So just a quickie before I go to bed. As I’ve mentioned before I’ve tried to quit drinking a thousand times. I have a staggering amount of Day 1’s, quite a lot of Day 2’s, not so many Day 3’s and yeah, that’s pretty much where I used to get tired of the whole thing and start drinking wine again. (But THIS time it will be different, I will never have more than two glasses, never on a weekday, only on New Years Eve, never hard liquor, never more than one glass, only when I go on vacation, never beer, never more than three glasses, never red wine, always drink two glasses of water, never start before 5 pm etc etc etc etc ad infinitum.)
My more recent attempts were of the more desperate kind, I did some new things that had always been a no-no, I drank more, I blacked out every time I drank, I cried more, I was on the verge of giving up and at the very end I started having thoughts of just quitting. Not quitting drinking, oh no, quitting trying and failing and trying and failing. I started to think that maybe this was it, I was doomed to drink away all the wonderful things that have been given to me. To destroy everything.
After my last attempt I realized that just taking away something wouldn’t work, that was why I was white knuckling it, I just took away the only coping mechanism I knew and expected to pull it off. I knew I had to add something else if I wanted it to stick. So I tried a few things. They didn’t work. This time I tried another thing: you. This Soberverse I didn’t even know existed. I went international and found a world of women just like me. I didn’t feel all alone anymore. My feelings and choices were validated and I have the opportunity to learn from those that are seniored soberistas and to fight alongside those of us that are in the early stages. This was adding something new. This was powerful. You know that whole ‘doing the same thing over and over again and expect differents results’? Yeah, that used to be me.
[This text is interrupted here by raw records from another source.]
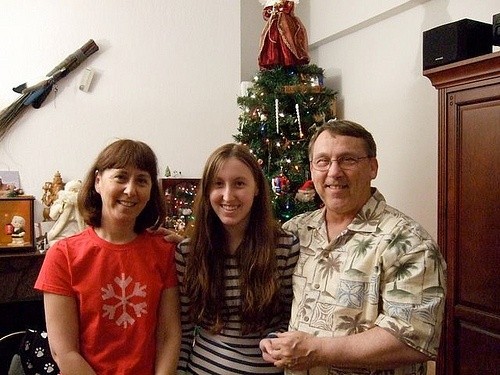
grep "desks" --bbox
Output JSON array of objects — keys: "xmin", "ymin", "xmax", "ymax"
[{"xmin": 0, "ymin": 249, "xmax": 48, "ymax": 303}]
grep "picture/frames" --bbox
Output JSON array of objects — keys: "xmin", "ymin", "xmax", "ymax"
[{"xmin": 0, "ymin": 196, "xmax": 35, "ymax": 255}]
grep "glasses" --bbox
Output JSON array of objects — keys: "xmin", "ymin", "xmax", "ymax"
[{"xmin": 309, "ymin": 155, "xmax": 370, "ymax": 171}]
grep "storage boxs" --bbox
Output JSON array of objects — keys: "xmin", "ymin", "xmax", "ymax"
[{"xmin": 423, "ymin": 18, "xmax": 493, "ymax": 69}]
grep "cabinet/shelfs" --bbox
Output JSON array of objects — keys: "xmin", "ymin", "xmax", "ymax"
[{"xmin": 421, "ymin": 51, "xmax": 500, "ymax": 375}]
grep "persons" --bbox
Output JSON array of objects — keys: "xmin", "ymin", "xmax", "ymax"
[
  {"xmin": 33, "ymin": 139, "xmax": 182, "ymax": 375},
  {"xmin": 10, "ymin": 216, "xmax": 26, "ymax": 244},
  {"xmin": 157, "ymin": 119, "xmax": 447, "ymax": 375},
  {"xmin": 174, "ymin": 143, "xmax": 300, "ymax": 375}
]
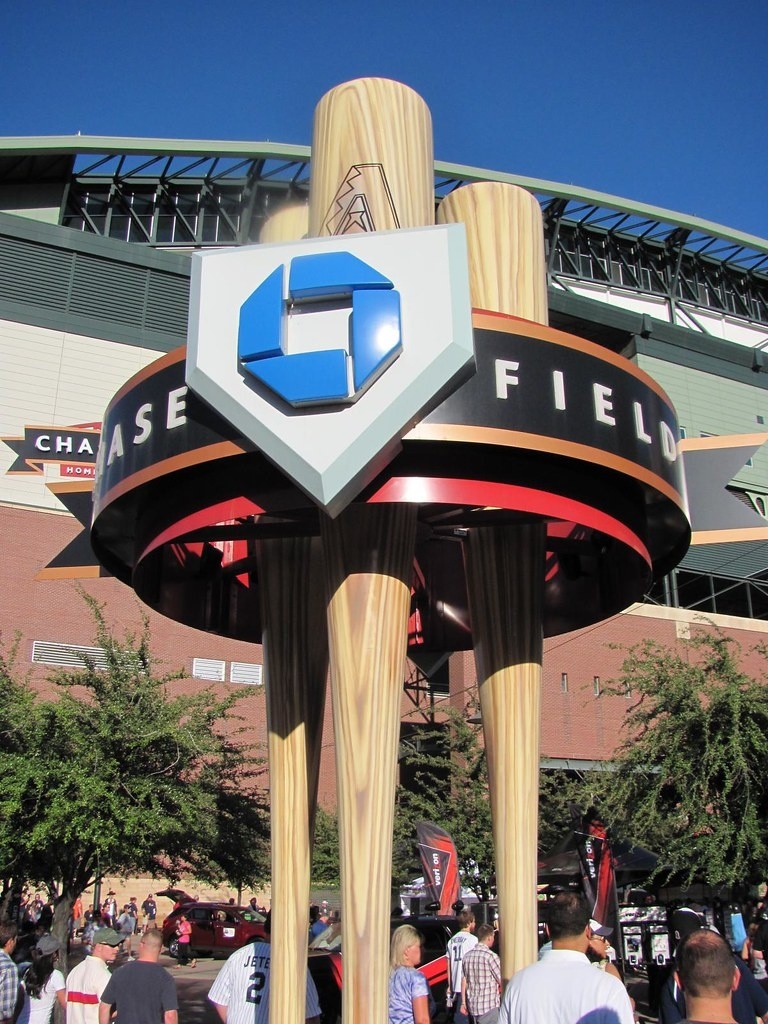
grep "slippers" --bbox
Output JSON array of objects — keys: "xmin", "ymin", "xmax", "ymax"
[
  {"xmin": 174, "ymin": 966, "xmax": 182, "ymax": 969},
  {"xmin": 191, "ymin": 961, "xmax": 196, "ymax": 967}
]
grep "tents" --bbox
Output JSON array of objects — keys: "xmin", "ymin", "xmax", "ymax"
[
  {"xmin": 537, "ymin": 832, "xmax": 711, "ymax": 900},
  {"xmin": 399, "ymin": 858, "xmax": 497, "ymax": 916}
]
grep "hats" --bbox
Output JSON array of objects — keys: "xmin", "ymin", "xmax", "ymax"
[
  {"xmin": 668, "ymin": 910, "xmax": 701, "ymax": 941},
  {"xmin": 35, "ymin": 936, "xmax": 60, "ymax": 955},
  {"xmin": 107, "ymin": 891, "xmax": 116, "ymax": 895},
  {"xmin": 250, "ymin": 898, "xmax": 256, "ymax": 903},
  {"xmin": 93, "ymin": 928, "xmax": 127, "ymax": 945},
  {"xmin": 322, "ymin": 901, "xmax": 327, "ymax": 904},
  {"xmin": 149, "ymin": 894, "xmax": 152, "ymax": 898},
  {"xmin": 589, "ymin": 919, "xmax": 613, "ymax": 936}
]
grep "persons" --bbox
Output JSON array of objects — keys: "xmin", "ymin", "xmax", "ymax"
[
  {"xmin": 129, "ymin": 897, "xmax": 139, "ymax": 934},
  {"xmin": 263, "ymin": 909, "xmax": 271, "ymax": 939},
  {"xmin": 85, "ymin": 904, "xmax": 94, "ymax": 921},
  {"xmin": 195, "ymin": 895, "xmax": 199, "ymax": 901},
  {"xmin": 389, "ymin": 923, "xmax": 436, "ymax": 1024},
  {"xmin": 308, "ymin": 900, "xmax": 341, "ymax": 945},
  {"xmin": 20, "ymin": 890, "xmax": 44, "ymax": 922},
  {"xmin": 141, "ymin": 894, "xmax": 157, "ymax": 933},
  {"xmin": 249, "ymin": 898, "xmax": 265, "ymax": 912},
  {"xmin": 103, "ymin": 890, "xmax": 117, "ymax": 925},
  {"xmin": 173, "ymin": 914, "xmax": 198, "ymax": 968},
  {"xmin": 208, "ymin": 908, "xmax": 322, "ymax": 1024},
  {"xmin": 658, "ymin": 901, "xmax": 768, "ymax": 1024},
  {"xmin": 499, "ymin": 890, "xmax": 639, "ymax": 1024},
  {"xmin": 73, "ymin": 894, "xmax": 83, "ymax": 938},
  {"xmin": 0, "ymin": 903, "xmax": 180, "ymax": 1024},
  {"xmin": 219, "ymin": 897, "xmax": 236, "ymax": 922},
  {"xmin": 446, "ymin": 911, "xmax": 502, "ymax": 1024}
]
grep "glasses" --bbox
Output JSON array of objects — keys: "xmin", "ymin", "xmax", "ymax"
[
  {"xmin": 98, "ymin": 940, "xmax": 124, "ymax": 948},
  {"xmin": 590, "ymin": 936, "xmax": 606, "ymax": 943}
]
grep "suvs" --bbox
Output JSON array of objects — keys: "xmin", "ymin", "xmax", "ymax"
[
  {"xmin": 307, "ymin": 913, "xmax": 462, "ymax": 1024},
  {"xmin": 155, "ymin": 890, "xmax": 268, "ymax": 959}
]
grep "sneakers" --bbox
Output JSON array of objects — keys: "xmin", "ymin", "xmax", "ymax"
[{"xmin": 128, "ymin": 957, "xmax": 135, "ymax": 961}]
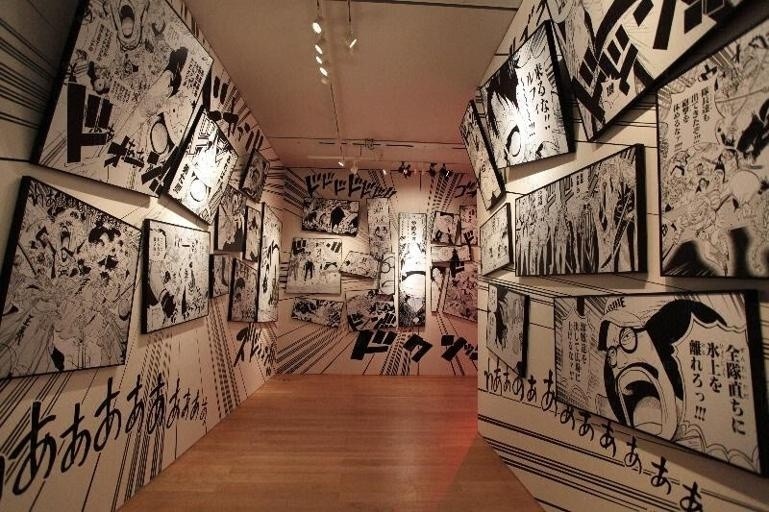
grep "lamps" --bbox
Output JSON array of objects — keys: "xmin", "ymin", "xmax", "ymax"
[
  {"xmin": 319, "ymin": 139, "xmax": 453, "ymax": 179},
  {"xmin": 344, "ymin": 0, "xmax": 360, "ymax": 48},
  {"xmin": 311, "ymin": 0, "xmax": 330, "ymax": 86}
]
I need to change things, I need to add things, I need to get out of my comfort zone (who in all honesty is the smallest little box there is) and try new stuff. Tonight I got invited to a soccer game. And I’ve never been that into sports (remember me being somewhat of a snob and a former journalist who used to get paid to tell people how to dress/what to listen to/where to eat? Yeah so I was also very much a person who despised groups of men running after balls. Sport kills and all that.), but I just said YES. And to make it even weirder? We had to take our bikes to the stadium. I was to ride a bike after not being on one in … 10 years? So I did this. I took my second oldest son with me, we rode our bikes to the game, and you know what? I LOVED EVERY MINUTE OF IT. Then we rode our bikes home in the warm summer evening and I was content. Didn’t wanna be anywhere else. Ah. New things. Changes! I love them. (And apparently I also love football and biking and because I am who I am I have already purchased tickets to the 4 coming home games. Yay!)
Good night you wonderful, wise, troubled, spiritual, fantastic beings. I’m so happy and honored to be allowed to take part in your lives and the struggle that is being a human being.